Lee sued Hsieh’s estate in April 2021, seeking nearly $7 million from a breached contract.
Andrew Hsieh was overseeing his brother’s estate with Tony Hsieh’s father, Richard Hsieh, until a District Court judge granted an order in July allowing Andrew Hsieh to resign as the estate’s co-administrator, court records show.
Lee’s lawyers argued in the court filing that Andrew Hsieh failed to file an appropriate accounting of the estate before resigning as a co-administrator, and that his resignation was an attempt to “gain a strategic advantage in other litigation.”
Meanwhile, Tony Hsieh’s estate filed an amended counterclaim on Sept. 16 in response to a lawsuit from Puoy Premsrirut, a former attorney for Hsieh, who initially sued the estate in January seeking legal fees.
In the amended complaint, Hsieh’s estate also sued Ling Yim, known as Chrissie Yim, and Connie Yeh, who is Hsieh’s cousin.
The filing accused both Yim and Yeh of almost doubling their more than $200,000 salaries during the summer of 2020, when Hsieh was allegedly having a “breakdown” in Montana. According to the filing, Yim was “one of Tony’s trusted advisors,” and Yeh was in charge of tracking his business and personal finances.
Attempts to reach Yim and Yeh for comment were not successful.
Previous court filings have detailed the bus trip Hsieh took to Montana, during which he asked his friends to join him in a suicide pact, believing that dying was the best way to transcend human consciousness.

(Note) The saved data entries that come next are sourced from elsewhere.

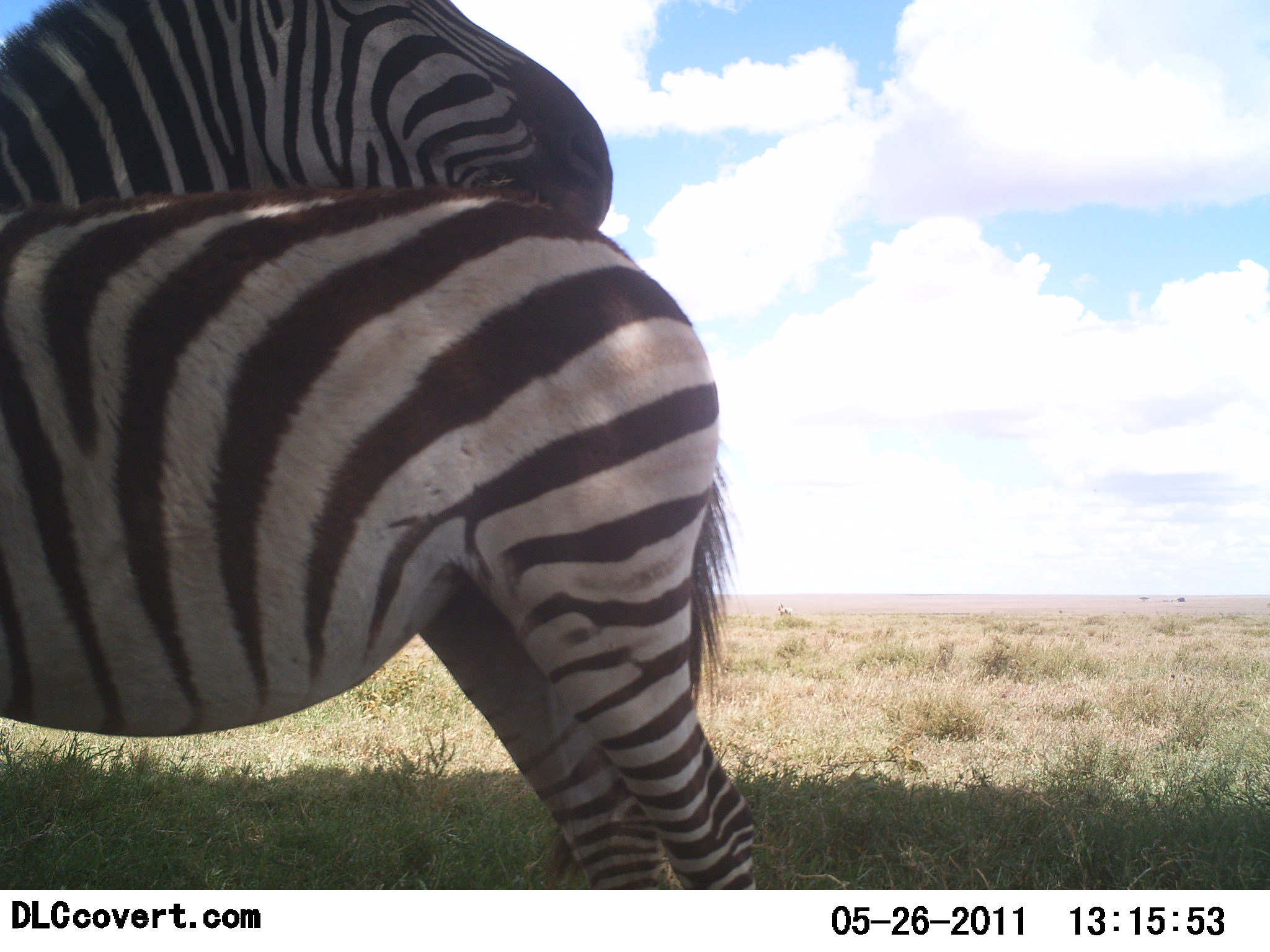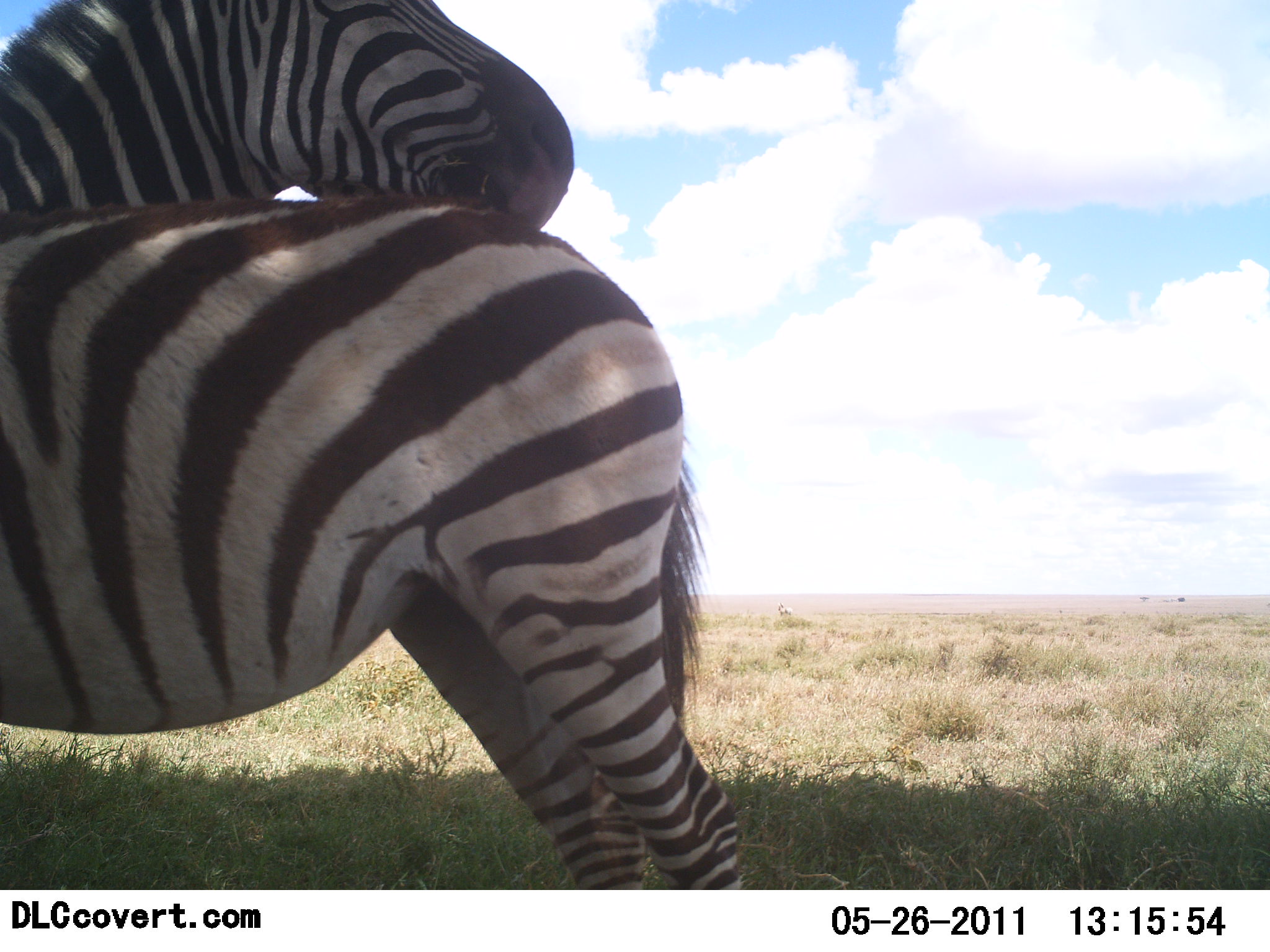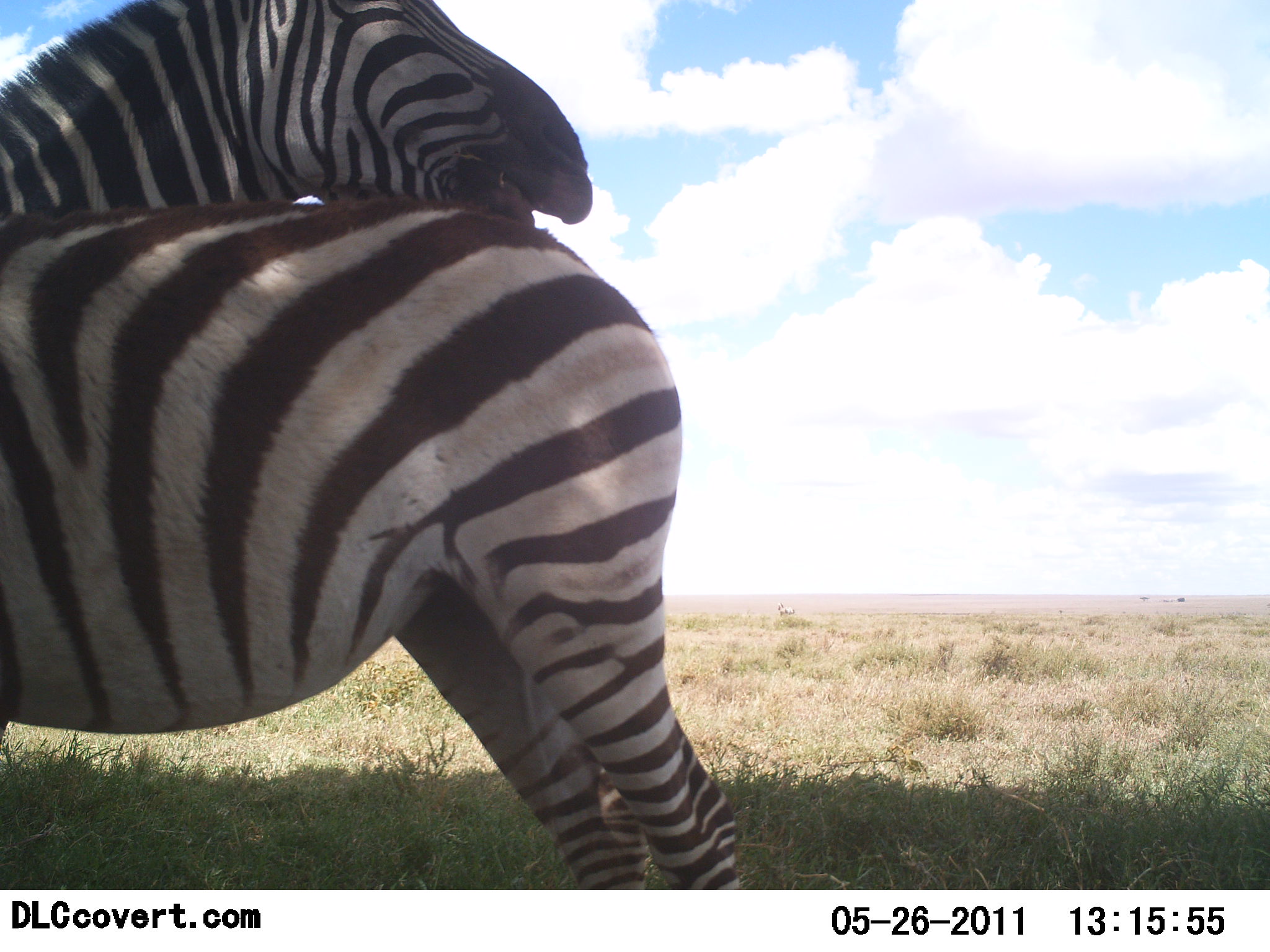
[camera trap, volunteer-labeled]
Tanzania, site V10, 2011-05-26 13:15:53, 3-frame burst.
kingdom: Animalia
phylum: Chordata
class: Mammalia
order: Perissodactyla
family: Equidae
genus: Equus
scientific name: Equus quagga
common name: plains zebra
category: zebra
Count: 2.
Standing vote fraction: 77%.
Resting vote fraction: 0%.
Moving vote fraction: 0%.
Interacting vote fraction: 54%.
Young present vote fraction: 0%.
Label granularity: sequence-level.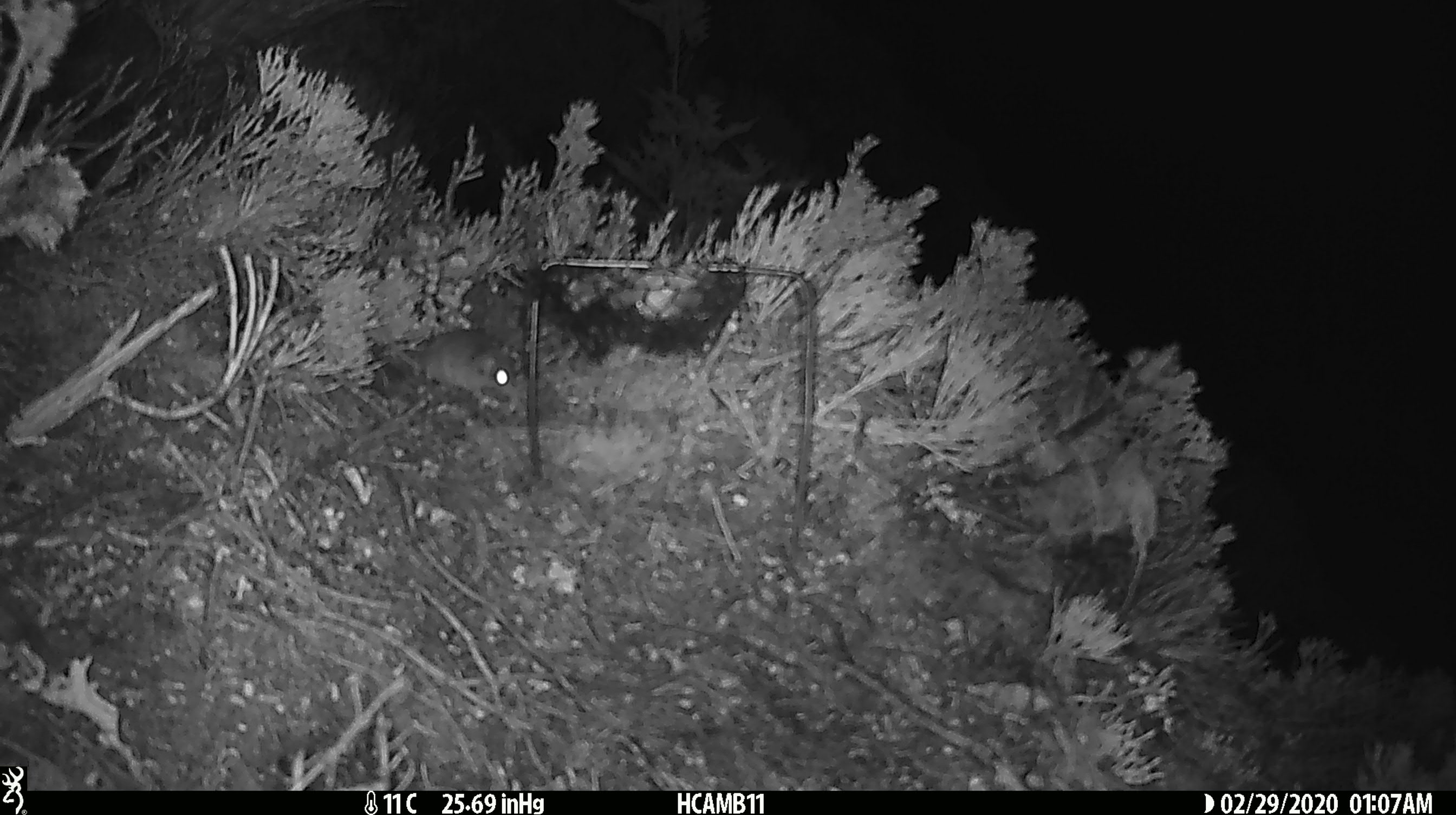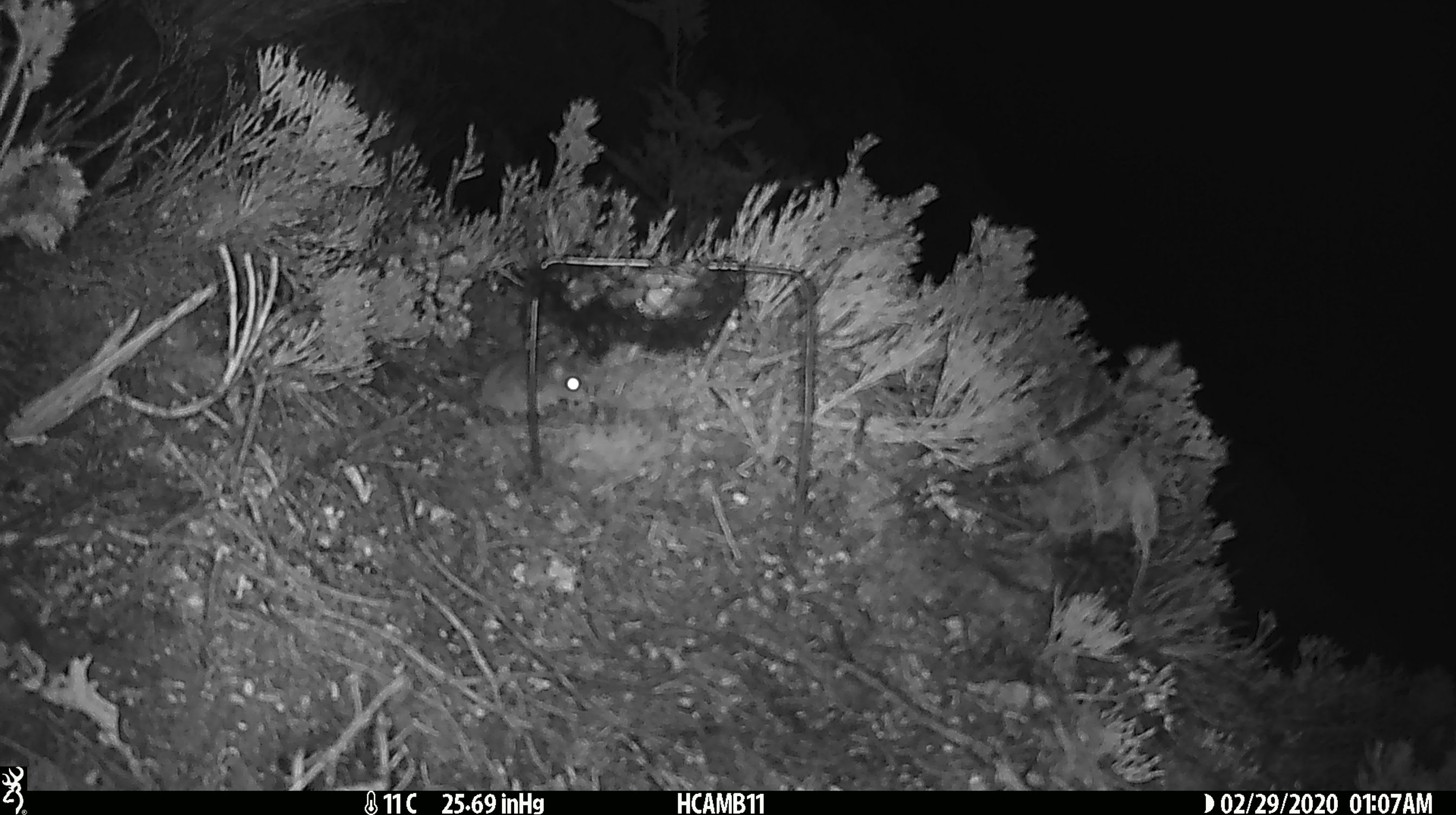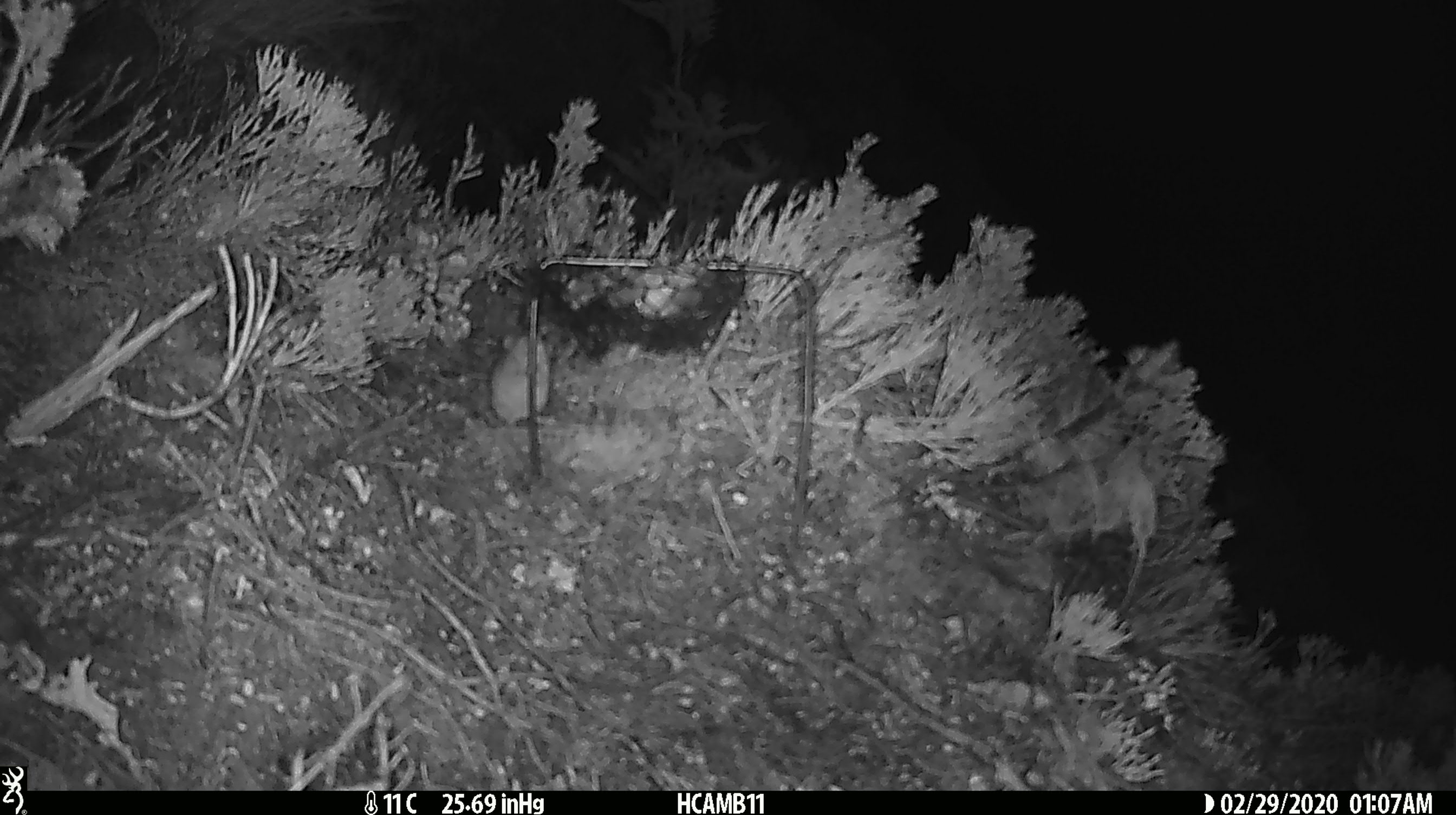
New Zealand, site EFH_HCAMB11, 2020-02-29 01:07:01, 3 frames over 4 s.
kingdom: Animalia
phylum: Chordata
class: Mammalia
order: Rodentia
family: Muridae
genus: Mus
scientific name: Mus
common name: mouse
Mouse (Mus).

The lawsuit also accused Yeh and Yim of wiring about $3 million to “entities they owned or controlled (including approximately $500,000 wired days after Tony’s tragic death),” according to court documents.
The counterclaim, which was originally filed in August, also alleged that Hsieh planned to build a theme park, dubbed Country Zero, in Park City, Utah, where visitors would use tarot cards to gain entry and exchange seashells for food, hot air balloon rides and spa days.
Multiple court documents have claimed Hsieh was malnourished, barely slept and abused ketamine and nitrous oxide during the final year of his life.
Lee’s lawyers repeated allegations in recent court documents that Andrew Hsieh was providing his brother with drugs.
“Andy was providing Hsieh with increasing amounts of nitrous oxide with no concerns that his brother was mentally incompetent,” according to the court filing from Lee’s lawyers. “Yet, Andy hypocritically asserts that Lee (among others) took advantage of Hsieh in the final months of his life.”
The countersuit from Hsieh’s estate also alleges that Hsieh’s line of credit reached $250 million before his death. Transactions he made related to Country Zero that were listed in the court documents included paying Premsrirut and her law firm a $2.2 million fee for legal services; granting Lee a five-year, $7.5 million compensation agreement for financial consulting services; and granting Mark Evensvold, who managed the restaurant Nacho Daddy, a reported $30 million “signing bonus” and $450,000 compensation agreement to operate a “boat bar and ice castle” at the theme park.
Although Hsieh had allegedly intended to sell some of his Las Vegas properties to raise money for the Park City, project, he instead spent $70 million acquiring the Zappos headquarters building, paying $30 million more than its property value, according to court documents.